George Elliott Clarke responds to racism allegations at Mt. A
Clarke says there has been an upsurge in racist and sexist behaviour at universities in North America
A leading voice for black Canadians, George Elliott Clarke, says he is not surprised by the recent allegations of racism at Mount Allison University.
The author and playwright from Nova Scotia is a professor of English literature at the University of Toronto.
He says incidents of racism, sexism and homophobic behaviour are on the rise at universities across North America and it cannot be tolerated by students.
"They deserve as simply citizens and as students ... to have their equality absolutely affirmed and recognized and defended by the university administration," Clarke said.
"I know the university administrations believe this but they also need to act on it."
Rachel Dimanche is a cross cultural trainer who offers workshops at schools and businesses.
She believes incidents of racism are decreasing.
"Even in the community itself you can see a lot of diversity of friends and couples and even in the professional world, like me working here as a visible minority, in every other professional place you see that there are so many other cultures getting a chance to succeed."

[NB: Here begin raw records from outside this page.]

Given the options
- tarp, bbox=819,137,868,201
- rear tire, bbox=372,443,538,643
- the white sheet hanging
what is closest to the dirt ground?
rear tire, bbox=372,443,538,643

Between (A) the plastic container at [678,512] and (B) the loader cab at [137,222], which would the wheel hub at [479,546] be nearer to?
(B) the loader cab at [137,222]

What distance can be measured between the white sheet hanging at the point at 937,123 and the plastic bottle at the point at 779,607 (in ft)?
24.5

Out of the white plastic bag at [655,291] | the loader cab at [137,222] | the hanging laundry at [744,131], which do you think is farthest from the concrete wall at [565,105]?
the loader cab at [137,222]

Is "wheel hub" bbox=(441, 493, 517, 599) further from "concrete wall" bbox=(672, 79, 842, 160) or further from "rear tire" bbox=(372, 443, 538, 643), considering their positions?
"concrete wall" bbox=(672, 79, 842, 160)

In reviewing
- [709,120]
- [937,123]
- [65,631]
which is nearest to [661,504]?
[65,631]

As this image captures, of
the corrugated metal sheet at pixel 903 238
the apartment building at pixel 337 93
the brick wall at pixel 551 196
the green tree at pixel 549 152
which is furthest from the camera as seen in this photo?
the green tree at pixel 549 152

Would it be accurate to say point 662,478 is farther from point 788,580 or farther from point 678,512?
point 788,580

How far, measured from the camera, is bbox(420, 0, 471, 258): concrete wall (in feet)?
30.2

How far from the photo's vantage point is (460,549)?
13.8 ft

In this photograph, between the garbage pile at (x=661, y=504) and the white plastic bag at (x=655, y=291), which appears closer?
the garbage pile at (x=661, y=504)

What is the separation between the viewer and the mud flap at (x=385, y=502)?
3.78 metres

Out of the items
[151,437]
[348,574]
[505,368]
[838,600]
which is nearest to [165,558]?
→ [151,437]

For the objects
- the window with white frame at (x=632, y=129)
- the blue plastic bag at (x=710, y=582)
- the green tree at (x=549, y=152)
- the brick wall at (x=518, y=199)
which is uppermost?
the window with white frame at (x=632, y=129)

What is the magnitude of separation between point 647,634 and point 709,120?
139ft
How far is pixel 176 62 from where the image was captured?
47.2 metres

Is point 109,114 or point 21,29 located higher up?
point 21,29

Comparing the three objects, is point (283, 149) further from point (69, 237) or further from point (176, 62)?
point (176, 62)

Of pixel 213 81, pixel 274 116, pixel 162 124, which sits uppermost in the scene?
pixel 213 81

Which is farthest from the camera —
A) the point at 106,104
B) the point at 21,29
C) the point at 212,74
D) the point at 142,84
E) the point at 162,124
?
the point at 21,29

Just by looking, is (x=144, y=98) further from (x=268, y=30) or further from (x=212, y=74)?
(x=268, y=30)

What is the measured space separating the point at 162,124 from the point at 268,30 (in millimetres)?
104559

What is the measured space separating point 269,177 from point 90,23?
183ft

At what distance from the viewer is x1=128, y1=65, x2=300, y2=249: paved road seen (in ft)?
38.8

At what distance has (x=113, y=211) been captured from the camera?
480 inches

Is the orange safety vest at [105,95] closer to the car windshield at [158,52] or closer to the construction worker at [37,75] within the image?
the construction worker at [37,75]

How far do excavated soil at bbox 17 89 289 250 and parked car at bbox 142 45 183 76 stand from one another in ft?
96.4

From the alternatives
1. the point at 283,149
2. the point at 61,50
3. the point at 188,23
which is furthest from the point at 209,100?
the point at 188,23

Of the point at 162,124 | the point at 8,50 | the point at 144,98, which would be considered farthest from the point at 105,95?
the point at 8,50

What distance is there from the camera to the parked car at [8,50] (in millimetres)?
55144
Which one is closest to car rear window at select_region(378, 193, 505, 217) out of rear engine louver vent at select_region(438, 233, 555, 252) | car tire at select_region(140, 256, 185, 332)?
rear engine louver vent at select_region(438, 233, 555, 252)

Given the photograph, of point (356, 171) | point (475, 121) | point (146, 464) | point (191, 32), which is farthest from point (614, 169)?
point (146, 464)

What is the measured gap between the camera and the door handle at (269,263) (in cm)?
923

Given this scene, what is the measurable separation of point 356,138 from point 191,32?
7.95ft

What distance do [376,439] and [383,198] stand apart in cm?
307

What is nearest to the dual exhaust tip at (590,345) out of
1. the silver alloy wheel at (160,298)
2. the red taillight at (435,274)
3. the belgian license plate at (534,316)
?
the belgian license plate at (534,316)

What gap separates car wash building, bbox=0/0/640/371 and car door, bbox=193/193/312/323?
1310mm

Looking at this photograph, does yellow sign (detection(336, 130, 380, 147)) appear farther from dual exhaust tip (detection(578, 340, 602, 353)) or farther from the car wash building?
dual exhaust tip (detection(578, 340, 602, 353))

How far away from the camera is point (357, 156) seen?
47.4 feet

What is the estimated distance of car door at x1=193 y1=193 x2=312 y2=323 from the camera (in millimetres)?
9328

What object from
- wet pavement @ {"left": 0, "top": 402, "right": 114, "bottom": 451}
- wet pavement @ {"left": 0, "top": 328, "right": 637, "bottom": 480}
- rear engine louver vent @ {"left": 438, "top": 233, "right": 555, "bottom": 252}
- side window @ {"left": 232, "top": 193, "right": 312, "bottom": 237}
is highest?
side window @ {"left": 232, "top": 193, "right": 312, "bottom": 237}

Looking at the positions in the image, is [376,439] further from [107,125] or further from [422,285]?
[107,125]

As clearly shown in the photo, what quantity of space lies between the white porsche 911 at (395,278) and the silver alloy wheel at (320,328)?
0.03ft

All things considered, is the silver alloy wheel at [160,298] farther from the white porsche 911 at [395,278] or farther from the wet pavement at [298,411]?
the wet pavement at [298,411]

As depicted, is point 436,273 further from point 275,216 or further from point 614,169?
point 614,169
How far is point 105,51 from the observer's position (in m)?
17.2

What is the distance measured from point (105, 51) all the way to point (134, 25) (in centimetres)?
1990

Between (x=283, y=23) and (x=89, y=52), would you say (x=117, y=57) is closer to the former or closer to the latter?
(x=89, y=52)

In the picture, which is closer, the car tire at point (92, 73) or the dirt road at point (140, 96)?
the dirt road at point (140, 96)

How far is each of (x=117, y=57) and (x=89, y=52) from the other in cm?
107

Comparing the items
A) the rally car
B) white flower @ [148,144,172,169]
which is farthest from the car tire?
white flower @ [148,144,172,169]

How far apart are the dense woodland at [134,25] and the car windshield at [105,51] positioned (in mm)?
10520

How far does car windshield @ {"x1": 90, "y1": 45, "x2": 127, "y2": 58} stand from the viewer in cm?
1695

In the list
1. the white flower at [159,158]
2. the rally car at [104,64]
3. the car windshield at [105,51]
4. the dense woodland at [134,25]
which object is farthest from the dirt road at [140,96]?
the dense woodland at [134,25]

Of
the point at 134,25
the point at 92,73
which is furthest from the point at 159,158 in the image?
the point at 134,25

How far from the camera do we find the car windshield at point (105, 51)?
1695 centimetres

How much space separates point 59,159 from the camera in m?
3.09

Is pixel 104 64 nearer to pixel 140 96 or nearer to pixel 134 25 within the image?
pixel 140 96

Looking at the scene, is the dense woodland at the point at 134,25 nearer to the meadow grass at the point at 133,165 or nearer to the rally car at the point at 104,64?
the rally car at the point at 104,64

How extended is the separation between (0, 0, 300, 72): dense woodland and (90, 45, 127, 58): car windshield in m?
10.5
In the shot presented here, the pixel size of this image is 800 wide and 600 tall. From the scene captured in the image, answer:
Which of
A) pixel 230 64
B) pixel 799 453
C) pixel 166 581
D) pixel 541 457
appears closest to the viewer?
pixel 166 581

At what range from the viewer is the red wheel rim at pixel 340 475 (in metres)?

Clarke warns that when groups fighting for equality rest on their laurels, progress can be lost.
"Do we want to graduate students who are able to think critically about all the major issues confronting us as human beings ... or do we want to people to graduate who feel comfortable with their prejudices?"
Mount Alison University administration says it wants students to come forward with complaints, and says it has dealt with past concerns by offering training.
In January members of a student group at Mount Allison University, Black Students for Advocacy, Awareness and Togetherness, came forward to share their experiences.
They said there have been many instances of racism, including comments about watermelon, fried chicken and hip hop music and a campus Halloween party where students dressed as the Jamaican bobsled team in black face.